[TASK STATEMENT]
Answer these questions from the essay on testing culture.
(a) In what form did the writer receive final results after an Australian Grade 12 education?
(b) Where was the NGO the writer worked for during the gap year?
(c) What did the gap year turn into?

TESTING THE TESTING CULTURE
I am not sure what to make of the apparent scramble of students around the world who are trying to organise their own SAT exams (or equivalent) since schools can not conduct the usual exams, and the majority of colleges and universities are saying they don’t need these test scores in the times of CoVid. Part of me is saying: it’s about time; another part says: how did we get here?
For so long (too long) we have told our students to work hard, do homework, cram late nights, review, revise, get ready every way you can because the test/exam at the end of the year(s) is the most important part of your school experience. There is so much wrong with that … why can’t the holistic learning experience be the most important part? At school you do the learning and then get tested – in life, you get tested and learn from it. Somehow the destination became more important than the journey; and we know how wrong that is. Maybe CoVid is going to swing the pendulum away from textbook-style learning, away from information-based learning, and away from standardised testing as a means of describing who a student is.
I could talk all day about the obvious inadequacies of standardized testing – they just aren’t fair on so many levels: they are culturally unfair, unfair for students with disabilities, unfair for students who learn differently, unfair for teachers who want to be creative but need to keep that end-of-year exam front-&-centre, unfair because teacher-practice is assessed by exam results, unfair where some schools teach to a test for a school-ego uplift, unfair that they don’t assess for life-skills or values, unfair because the rich can buy their way to better scores. Unjust, inequitable, prejudiced, biased, discriminatory. preferential, one-sided … UNFAIR.
I remember getting my final results after an Australian Grade 12 education … as a number. That was it. One number. After all that time at school, all that learning, somehow, I was able to be evaluated as one single number. Whoever thought you could give me a number was either really (REALLY) intelligent or totally out of their mind. As a learner, I wanted to be assessed on my improvements, my mistakes, my creativity and problem-solving skills, my ability to think critically and think in systems. I also wanted to be assessed on my integrity, my value to a community, my ability to be empathetic and equitable. But instead they gave me a number that came from results in a few exams.
When I left university for a gap year, working for an NGO in Orissa, India – I quickly realised that all that school, and all those exams, meant very little (actually: NOTHING). Life started testing me in so many different challenging ways – and I, for the first time, started learning. The gap year turned into a gap decade because I knew there was so much LIFE to experience and so much to learn, before I could be a teacher.
YES! THROW THE EXAMS AWAY!!! The universities don’t need them anyway. Put standardised testing in a box of broken education relics from an antiquated learning model. Let’s start assessing students for who they really are – let’s start providing opportunities for students to demonstrate their life-skills and values. Let students talk about their learning, the challenges, the mistakes and successes. Let them tell us who they are as learners now and what they have done with their learning up until now. Schools need to move away from the point-focus on exams and start providing students with authentically real-world assessments – with project-based learning, with portfolios of their learning journey, with written, spoken and videoed descriptions of who they are as people … not numbers. The ‘Testing Culture’ has been tested – and sadly (but not surprisingly) it has failed.

[STUDY MATERIAL]
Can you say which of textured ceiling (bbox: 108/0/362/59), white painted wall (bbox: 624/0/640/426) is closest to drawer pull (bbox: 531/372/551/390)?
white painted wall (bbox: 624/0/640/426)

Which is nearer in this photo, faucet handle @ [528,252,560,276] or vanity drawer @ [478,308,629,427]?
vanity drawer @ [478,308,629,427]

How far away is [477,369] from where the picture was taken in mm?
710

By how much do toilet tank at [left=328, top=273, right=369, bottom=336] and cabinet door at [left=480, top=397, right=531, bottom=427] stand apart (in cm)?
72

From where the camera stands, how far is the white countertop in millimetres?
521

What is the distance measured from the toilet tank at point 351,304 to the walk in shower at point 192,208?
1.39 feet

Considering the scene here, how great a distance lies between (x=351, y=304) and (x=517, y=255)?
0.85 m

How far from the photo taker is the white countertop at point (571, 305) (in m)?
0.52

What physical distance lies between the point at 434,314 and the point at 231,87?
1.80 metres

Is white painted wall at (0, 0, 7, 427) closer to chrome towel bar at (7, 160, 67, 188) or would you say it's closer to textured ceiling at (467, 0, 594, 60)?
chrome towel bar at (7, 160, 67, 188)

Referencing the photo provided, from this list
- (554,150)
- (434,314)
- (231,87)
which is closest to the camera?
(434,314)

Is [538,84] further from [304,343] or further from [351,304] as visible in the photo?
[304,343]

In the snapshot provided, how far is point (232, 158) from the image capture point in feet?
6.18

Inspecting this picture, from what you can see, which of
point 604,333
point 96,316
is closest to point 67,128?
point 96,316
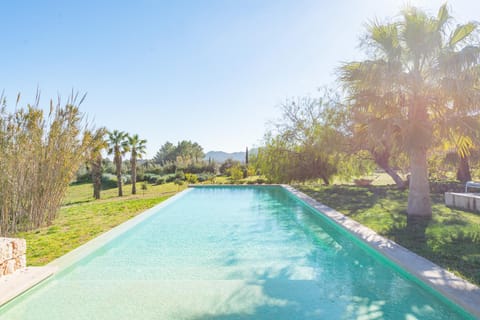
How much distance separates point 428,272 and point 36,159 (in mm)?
7091

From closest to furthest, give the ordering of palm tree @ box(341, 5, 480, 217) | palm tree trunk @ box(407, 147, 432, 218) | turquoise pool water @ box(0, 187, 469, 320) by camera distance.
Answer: turquoise pool water @ box(0, 187, 469, 320), palm tree @ box(341, 5, 480, 217), palm tree trunk @ box(407, 147, 432, 218)

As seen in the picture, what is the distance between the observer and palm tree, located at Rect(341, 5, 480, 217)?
5.68 m

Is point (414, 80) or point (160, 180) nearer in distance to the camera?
point (414, 80)

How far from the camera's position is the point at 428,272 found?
10.2 ft

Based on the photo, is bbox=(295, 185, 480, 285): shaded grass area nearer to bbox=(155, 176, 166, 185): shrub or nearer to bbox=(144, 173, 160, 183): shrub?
bbox=(155, 176, 166, 185): shrub

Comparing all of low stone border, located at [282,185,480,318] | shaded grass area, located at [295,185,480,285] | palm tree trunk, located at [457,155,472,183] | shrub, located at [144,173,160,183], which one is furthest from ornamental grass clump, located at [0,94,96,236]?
shrub, located at [144,173,160,183]

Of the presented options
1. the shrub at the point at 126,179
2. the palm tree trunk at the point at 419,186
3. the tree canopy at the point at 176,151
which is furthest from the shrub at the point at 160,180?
the palm tree trunk at the point at 419,186

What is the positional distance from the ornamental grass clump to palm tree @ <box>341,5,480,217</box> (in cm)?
673

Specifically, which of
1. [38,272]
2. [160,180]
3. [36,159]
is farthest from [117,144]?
[38,272]

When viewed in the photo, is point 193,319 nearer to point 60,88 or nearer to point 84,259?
point 84,259

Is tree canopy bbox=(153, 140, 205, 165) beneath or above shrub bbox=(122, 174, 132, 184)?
above

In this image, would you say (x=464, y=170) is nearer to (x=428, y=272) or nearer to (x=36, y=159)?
(x=428, y=272)

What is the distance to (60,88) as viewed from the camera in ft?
20.6

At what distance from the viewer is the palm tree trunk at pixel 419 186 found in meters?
6.19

[THE COMPLETED TASK]
(a) As one single number.
(b) In Orissa, India.
(c) A gap decade.